Léon let out an incredulous chuckle. “Look around you. What’s humane about this existence? You see so much promise in the world, Henri, because you’ve been given all the beautiful things it has to offer on a plate. If you saw daily how most of us live—not for a couple of hard years, but from the cradle—if you saw the darker side of humanity…” Léon’s eyes misted over, and he tried to blink it away. He knew how unfair he was being. He believed just then that Henry’s intentions were pure, that his heart was good. And that twisted Léon’s own heart because he wanted it. He wanted that purity and optimism and that way out. So he said truthfully, softly, “I wish I could see the future you see. I wish I could touch that. I wish I could believe, like you do. But I cannot.”
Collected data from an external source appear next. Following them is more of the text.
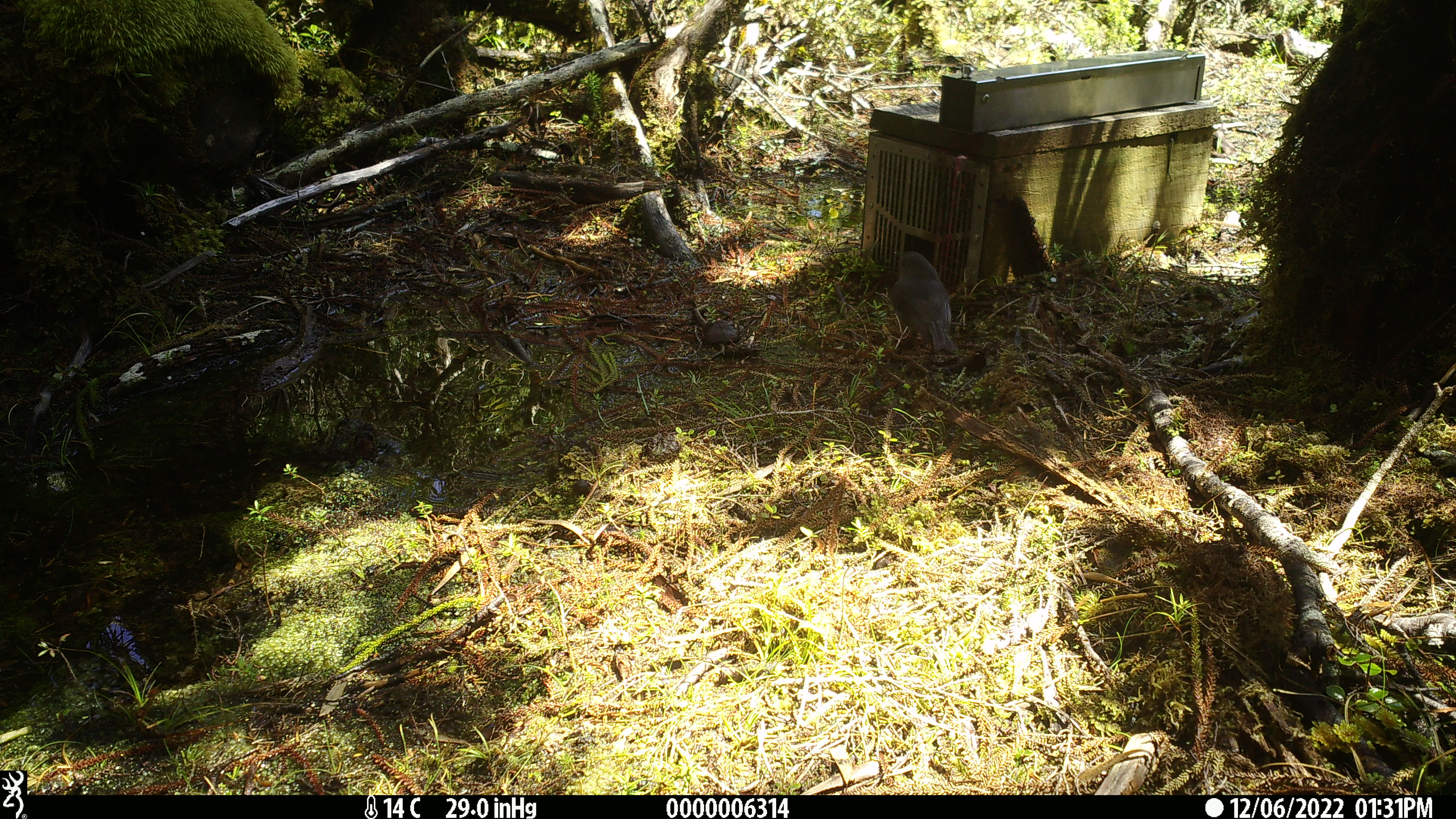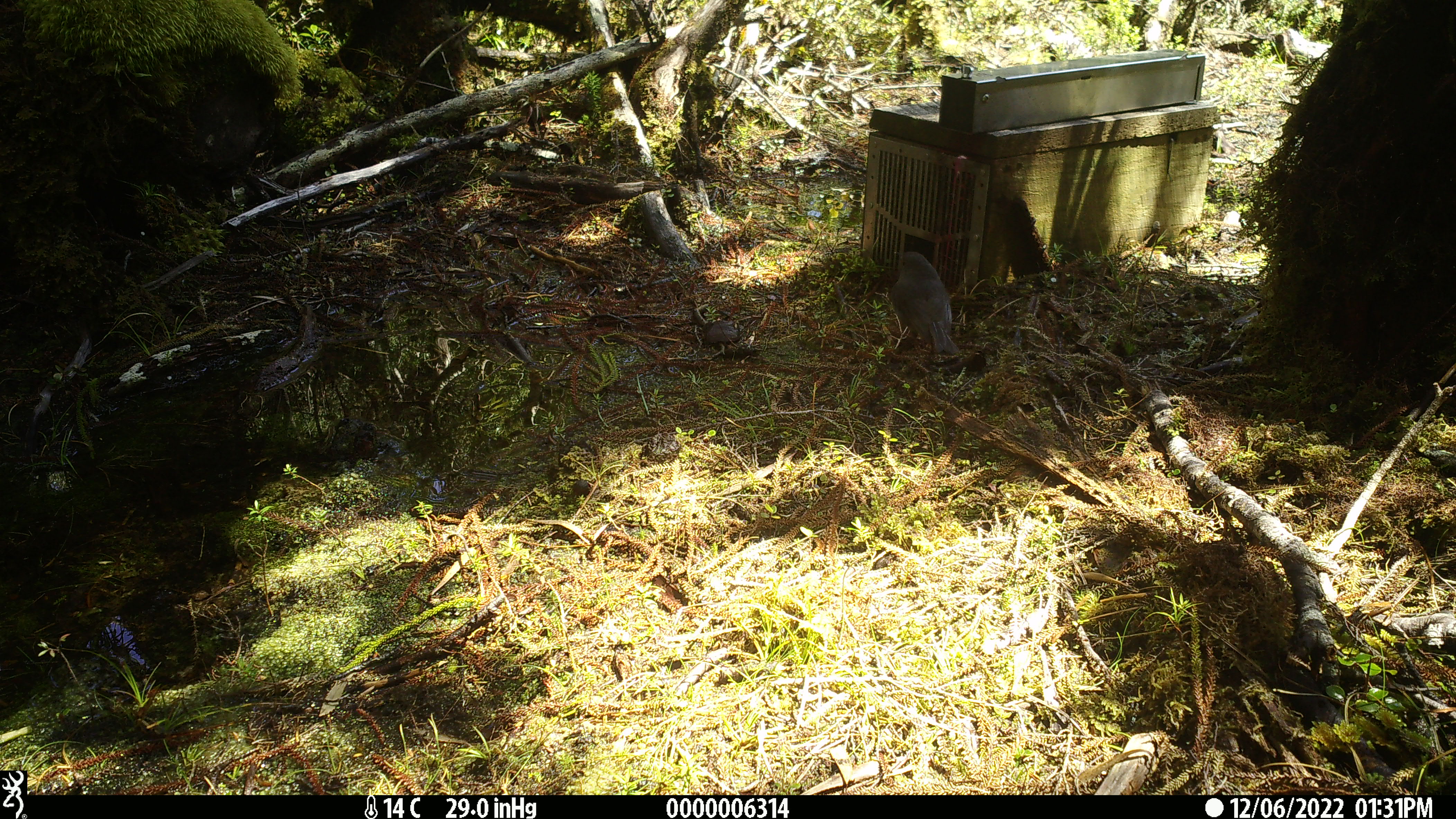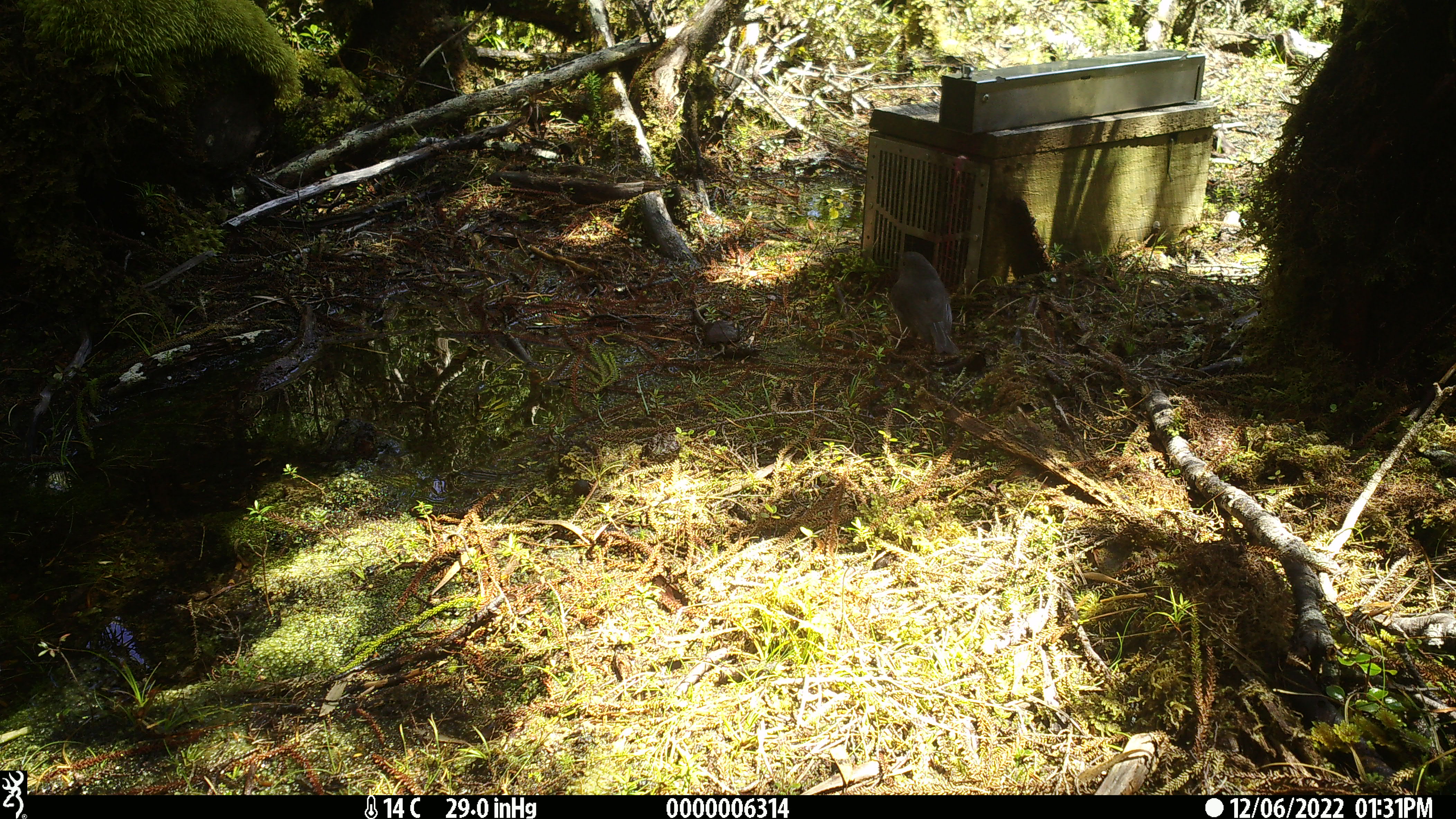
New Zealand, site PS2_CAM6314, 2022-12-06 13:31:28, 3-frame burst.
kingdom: Animalia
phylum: Chordata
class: Aves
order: Passeriformes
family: Petroicidae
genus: Petroica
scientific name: Petroica australis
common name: new zealand robin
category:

And all Henry saw just then was Léon. He looked straight into the unveiled and gaping nothingness inside Léon’s heart. The hole that’s scraped out of a person when every avenue in life has been blocked, every beloved thing broken or taken away, every door closed before he got a foot to the threshold. It was a vast emptiness, populated only with responsibility and death and worry. With the belief that his goodness, what little he could conjure, might be the only goodness he would ever see in this life. The short and hard life that was killing this man, one head at a time, as he stood steadfast on the scaffold, letting the axedrop, over and over, day after day, a little piece of himself ebbing away with the flow of blood from every severed neck. Hack and hack and hack went the axe, and tick and tock went the clock, his precious and beautiful existence ticking away with it.

Henry saw Léon whole and in a new light, like he’d never seen him before. He knew that he admired this man deeply, in a way that made his gut ache. He wanted to take him in his arms, pull his chest against his own, and let his heart fill up the cavernous space inside of Léon. As though his heart, swollen in his chest, could beat big and strong enough for the both of them—bleed that life back into Léon that had been taken from him. Give him the hopes and dreams that had slipped away from him so long ago.

But Léon, having let the silence rest between them for too long, said, “Goodnight.”

Henry grabbed his hand. Léon pulled his back by instinct, and Henry grasped it harder until Léon settled, more surprised than upset by his touch.

Henry said only, “I’m sorry.” For what could he say? What else could he say after every awful thing he’d done? Every putrid thing he’d said? And to this man, who he now felt unworthy to even lick his shoes.